What are two common features do Rho-independent terminators?

Answer 115

• They contain inverted repeats, which bind to each other during transcription, forming a hairpin
• Their transcription produces a string of uracil nucleotides after the hairpin in the transcribed RNA

Question 116

What is the consequence of the string of uracil nucleotides in Rho-independent terminators?

Answer 116

• Causes the RNA polymerase to pause, allowing time for the hairpin structure to form
• The hairpin destabilizes the DNA-RNA pairing, causing transcription to terminate

Question 117

Transcription is a selective process.
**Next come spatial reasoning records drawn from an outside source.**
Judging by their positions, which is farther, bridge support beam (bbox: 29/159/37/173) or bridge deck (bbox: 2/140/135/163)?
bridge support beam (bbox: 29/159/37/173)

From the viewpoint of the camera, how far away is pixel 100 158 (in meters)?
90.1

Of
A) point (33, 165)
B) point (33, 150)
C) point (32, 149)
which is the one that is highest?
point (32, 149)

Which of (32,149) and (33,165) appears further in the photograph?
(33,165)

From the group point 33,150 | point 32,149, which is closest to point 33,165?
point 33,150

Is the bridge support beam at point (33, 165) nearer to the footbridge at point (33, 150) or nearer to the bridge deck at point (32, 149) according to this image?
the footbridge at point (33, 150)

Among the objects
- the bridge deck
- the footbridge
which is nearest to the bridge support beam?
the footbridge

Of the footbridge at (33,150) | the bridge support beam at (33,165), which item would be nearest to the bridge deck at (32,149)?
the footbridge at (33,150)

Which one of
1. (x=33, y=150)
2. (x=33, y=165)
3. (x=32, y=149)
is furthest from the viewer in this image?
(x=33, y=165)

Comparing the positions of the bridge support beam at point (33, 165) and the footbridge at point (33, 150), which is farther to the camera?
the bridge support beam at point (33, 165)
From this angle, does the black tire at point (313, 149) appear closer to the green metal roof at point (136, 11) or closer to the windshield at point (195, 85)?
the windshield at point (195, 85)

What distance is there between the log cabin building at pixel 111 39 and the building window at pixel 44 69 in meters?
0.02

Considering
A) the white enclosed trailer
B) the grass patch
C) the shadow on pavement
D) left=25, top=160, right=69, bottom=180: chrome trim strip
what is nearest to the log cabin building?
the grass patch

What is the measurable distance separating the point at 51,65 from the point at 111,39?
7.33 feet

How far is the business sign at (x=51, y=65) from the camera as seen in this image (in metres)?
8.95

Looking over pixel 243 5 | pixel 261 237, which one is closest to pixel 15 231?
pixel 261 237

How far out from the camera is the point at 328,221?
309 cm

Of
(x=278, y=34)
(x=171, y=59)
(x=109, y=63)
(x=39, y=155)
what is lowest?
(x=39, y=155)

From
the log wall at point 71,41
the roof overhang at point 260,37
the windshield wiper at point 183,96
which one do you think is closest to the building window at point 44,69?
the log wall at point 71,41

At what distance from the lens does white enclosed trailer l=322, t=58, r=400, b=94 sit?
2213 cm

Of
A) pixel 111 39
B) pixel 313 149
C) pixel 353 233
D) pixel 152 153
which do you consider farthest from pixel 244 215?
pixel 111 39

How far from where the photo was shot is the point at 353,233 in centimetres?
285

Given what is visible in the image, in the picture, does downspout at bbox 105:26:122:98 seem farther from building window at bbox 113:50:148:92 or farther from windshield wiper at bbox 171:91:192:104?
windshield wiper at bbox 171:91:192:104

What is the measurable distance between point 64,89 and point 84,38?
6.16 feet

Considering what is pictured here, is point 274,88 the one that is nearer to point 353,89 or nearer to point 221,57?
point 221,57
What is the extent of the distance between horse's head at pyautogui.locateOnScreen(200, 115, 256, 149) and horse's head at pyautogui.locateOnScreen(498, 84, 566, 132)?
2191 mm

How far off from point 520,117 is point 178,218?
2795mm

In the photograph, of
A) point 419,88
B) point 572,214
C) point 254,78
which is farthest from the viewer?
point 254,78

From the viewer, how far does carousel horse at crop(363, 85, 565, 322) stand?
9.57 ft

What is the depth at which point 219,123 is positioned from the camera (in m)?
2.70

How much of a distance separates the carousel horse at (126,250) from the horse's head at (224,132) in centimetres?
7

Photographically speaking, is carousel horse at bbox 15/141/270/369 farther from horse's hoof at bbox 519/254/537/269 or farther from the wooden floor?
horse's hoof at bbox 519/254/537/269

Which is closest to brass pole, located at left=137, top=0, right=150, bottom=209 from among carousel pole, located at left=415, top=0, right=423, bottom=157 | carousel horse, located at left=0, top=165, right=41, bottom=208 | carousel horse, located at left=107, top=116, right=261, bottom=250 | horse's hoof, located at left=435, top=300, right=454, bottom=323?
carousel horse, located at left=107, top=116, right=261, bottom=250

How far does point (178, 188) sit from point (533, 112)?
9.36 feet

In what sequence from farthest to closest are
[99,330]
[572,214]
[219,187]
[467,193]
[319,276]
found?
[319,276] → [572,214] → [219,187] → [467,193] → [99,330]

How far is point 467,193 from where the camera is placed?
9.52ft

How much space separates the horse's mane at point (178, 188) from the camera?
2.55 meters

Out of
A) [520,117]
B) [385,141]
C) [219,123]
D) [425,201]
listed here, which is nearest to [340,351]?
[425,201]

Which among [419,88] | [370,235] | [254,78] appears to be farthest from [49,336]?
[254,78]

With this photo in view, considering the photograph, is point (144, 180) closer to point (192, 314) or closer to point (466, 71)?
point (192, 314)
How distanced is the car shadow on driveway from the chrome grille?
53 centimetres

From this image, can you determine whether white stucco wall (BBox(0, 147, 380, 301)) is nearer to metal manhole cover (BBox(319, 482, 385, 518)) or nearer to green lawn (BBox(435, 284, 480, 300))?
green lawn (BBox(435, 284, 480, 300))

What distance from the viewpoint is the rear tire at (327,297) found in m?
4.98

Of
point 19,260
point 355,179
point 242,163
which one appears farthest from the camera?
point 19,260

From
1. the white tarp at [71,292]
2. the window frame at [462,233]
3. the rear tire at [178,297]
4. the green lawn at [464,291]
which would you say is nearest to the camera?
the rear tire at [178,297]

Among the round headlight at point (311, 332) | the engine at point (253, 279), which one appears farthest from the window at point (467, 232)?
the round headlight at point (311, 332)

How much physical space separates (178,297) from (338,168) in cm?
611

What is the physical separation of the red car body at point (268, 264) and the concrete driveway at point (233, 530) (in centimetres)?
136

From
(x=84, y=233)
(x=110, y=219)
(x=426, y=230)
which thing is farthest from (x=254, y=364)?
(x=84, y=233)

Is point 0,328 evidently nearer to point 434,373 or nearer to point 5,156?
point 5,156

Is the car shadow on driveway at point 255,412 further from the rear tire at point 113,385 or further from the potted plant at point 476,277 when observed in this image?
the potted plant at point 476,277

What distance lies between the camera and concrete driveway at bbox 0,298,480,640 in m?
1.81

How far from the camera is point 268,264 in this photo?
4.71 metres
What does this mean?

Answer 117

Only parts of DNA are transcribed at any one time

Question 118

What evidence indicated that eukaryotic genes are not colinear with their proteins?

Answer 118

When DNA was hybridized to the mRNA transcribed from it, regions of DNA did not correspond to RNA looped out

Question 119

Are introns transcribed in RNA?

Answer 119

Yes, but they are later removed by RNA processing (splicing)

Question 120

What is the function of the Shine-Dalgarno sequence in bacterial mRNA?

Answer 120

Serves as the ribosome-binding site during translation

Question 121

What is the consequence of deleting or mutating the adenine nucleotide branch point?

Answer 121

Prevents splicing

Question 122

If a splice site were mutated so that splicing did not take place, what would the effect be on mRNA?
A) It would be shorter than normal
B) It would be longer than normal
C) It would be the same length but would encode a different protein

Answer 122

B) It would be longer than normal

Question 123

When are siRNAs and miRNAs produced?

Answer 123

When larger double-stranded RNA molecules are cleaved by the enzyme Dicer

Question 124

Which of the following phrases does not describe a function of the promoter?
A) Serves as sequence to which transcription apparatus binds
B) Determines the first nucleotide that is transcribed into RNA
C) Determines which DNA strand is template
D) Signals where transcription ends

Answer 124

D) Signals where transcription ends

Question 125

What binds to the −10 consensus sequence found in most bacterial promoters?
A) The holoenzyme (core enzyme + sigma) 
B) The sigma factor alone
C) The core enzyme alone
D) mRNA

Answer 125

A) The holoenzyme (core enzyme + sigma)

Question 126

What is the difference between the core promoter and the regulatory promoter?
A) Only the core promoter has consensus sequences.
B) The regulatory promoter is farther upstream of the gene.
C) Transcription factors bind to the core promoter; transcriptional activator proteins bind to the regulatory promoter.
D) Both b and c

Answer 126

D) Both b and c

Question 127

How are the processes of RNA polymerase II termination and rho-dependent termination in bacteria similar and how are they different?

Answer 127

• Both processes use a protein that binds to the RNA molecule and moves down the RNA toward the RNA polymerase
• They differ in that rho does not degrade the RNA, whereas Rat1 does so

Question 128

What forms the transcription bubble?

Answer 128

• NOT gyrase and helicase

- RNA polymerase itself

Question 129

Why are pre-mRNAs capped, but tRNAs and rRNAs aren’t?

Answer 129

A protein that adds the 5′ cap is associated with RNA polymerase II, which transcribes pre-mRNAs but is absent from RNA polymerase I and III, which transcribe rRNA and tRNAs.

Question 130

Alternative 3′ cleavage sites result in
A) multiple genes of different lengths.
B) multiple pre-mRNAs of different lengths.
C) multiple mRNAs of different lengths.
D) all of the above.

Answer 130

C) multiple mRNAs of different lengths.